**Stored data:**
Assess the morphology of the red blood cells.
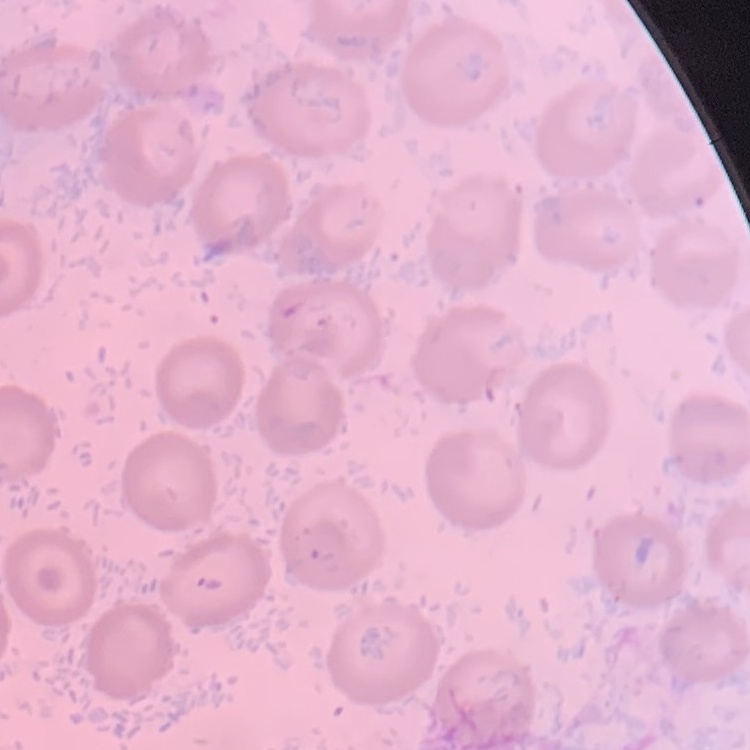
They show no rouleaux formation.

Summary:
  - Stain: Field's or Giemsa
  - Preparation: thin blood film
  - Image type: one tile cut from a larger photomicrograph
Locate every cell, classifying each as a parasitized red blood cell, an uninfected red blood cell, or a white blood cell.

**EXERCISE DESCRIPTION:**
From top to bottom, restate the records above exactly and omit every picture.

**ANSWER FOR THE TASK:**
Assess the morphology of the red blood cells.
They show no rouleaux formation.

Summary:
  - Stain: Field's or Giemsa
  - Preparation: thin blood film
  - Image type: one tile cut from a larger photomicrograph
Locate every cell, classifying each as a parasitized red blood cell, an uninfected red blood cell, or a white blood cell.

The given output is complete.